Reproduce only this part of the listing: the line with "Looking at the choices", plus every line after it through the last.

= EXERCISE DATA =
• • • • • • •

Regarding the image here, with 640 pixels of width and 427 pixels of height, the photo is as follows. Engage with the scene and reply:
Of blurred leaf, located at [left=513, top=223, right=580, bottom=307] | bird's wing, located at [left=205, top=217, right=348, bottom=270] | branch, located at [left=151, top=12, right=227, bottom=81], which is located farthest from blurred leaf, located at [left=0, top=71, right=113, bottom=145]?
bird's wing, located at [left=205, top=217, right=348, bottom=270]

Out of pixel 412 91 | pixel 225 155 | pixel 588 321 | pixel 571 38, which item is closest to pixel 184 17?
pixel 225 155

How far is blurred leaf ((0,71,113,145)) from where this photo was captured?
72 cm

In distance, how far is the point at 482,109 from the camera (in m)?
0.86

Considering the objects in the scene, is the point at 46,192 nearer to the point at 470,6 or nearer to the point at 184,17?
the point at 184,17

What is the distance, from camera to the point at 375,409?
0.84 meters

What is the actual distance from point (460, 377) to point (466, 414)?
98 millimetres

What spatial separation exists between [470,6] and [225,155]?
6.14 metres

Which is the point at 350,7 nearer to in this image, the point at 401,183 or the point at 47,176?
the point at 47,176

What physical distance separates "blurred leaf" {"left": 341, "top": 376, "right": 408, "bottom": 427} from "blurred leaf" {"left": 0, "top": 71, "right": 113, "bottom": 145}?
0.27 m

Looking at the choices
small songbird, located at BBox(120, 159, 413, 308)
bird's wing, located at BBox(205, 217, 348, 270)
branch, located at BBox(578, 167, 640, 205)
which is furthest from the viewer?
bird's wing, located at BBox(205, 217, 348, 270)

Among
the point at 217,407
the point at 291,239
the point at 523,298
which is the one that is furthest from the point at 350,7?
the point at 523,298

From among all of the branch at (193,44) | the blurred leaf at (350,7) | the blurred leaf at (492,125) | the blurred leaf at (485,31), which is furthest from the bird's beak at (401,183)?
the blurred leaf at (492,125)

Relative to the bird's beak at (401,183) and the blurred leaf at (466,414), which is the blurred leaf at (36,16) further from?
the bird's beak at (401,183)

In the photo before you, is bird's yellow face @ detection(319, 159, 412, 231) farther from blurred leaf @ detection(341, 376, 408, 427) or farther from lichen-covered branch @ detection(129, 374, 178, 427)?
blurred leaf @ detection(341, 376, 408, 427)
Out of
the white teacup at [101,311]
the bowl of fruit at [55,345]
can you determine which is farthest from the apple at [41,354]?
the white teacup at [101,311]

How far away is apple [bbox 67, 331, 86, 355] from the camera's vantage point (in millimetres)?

• • • • • • •

= ANSWER TO THIS PROBLEM =
Looking at the choices
small songbird, located at BBox(120, 159, 413, 308)
bird's wing, located at BBox(205, 217, 348, 270)
branch, located at BBox(578, 167, 640, 205)
which is furthest from the viewer?
bird's wing, located at BBox(205, 217, 348, 270)

Among
the point at 217,407
the point at 291,239
the point at 523,298
which is the one that is furthest from the point at 350,7?
the point at 523,298

From among all of the branch at (193,44) | the blurred leaf at (350,7) | the blurred leaf at (492,125) | the blurred leaf at (485,31), which is furthest from the bird's beak at (401,183)?
the blurred leaf at (492,125)

Relative to the bird's beak at (401,183) and the blurred leaf at (466,414), which is the blurred leaf at (36,16) further from?
the bird's beak at (401,183)

In the photo before you, is bird's yellow face @ detection(319, 159, 412, 231) farther from blurred leaf @ detection(341, 376, 408, 427) or farther from lichen-covered branch @ detection(129, 374, 178, 427)?
blurred leaf @ detection(341, 376, 408, 427)
Out of
the white teacup at [101,311]
the bowl of fruit at [55,345]
can you determine which is farthest from the apple at [41,354]?
the white teacup at [101,311]

How far away is apple [bbox 67, 331, 86, 355] from the camera's vantage point (in millimetres)?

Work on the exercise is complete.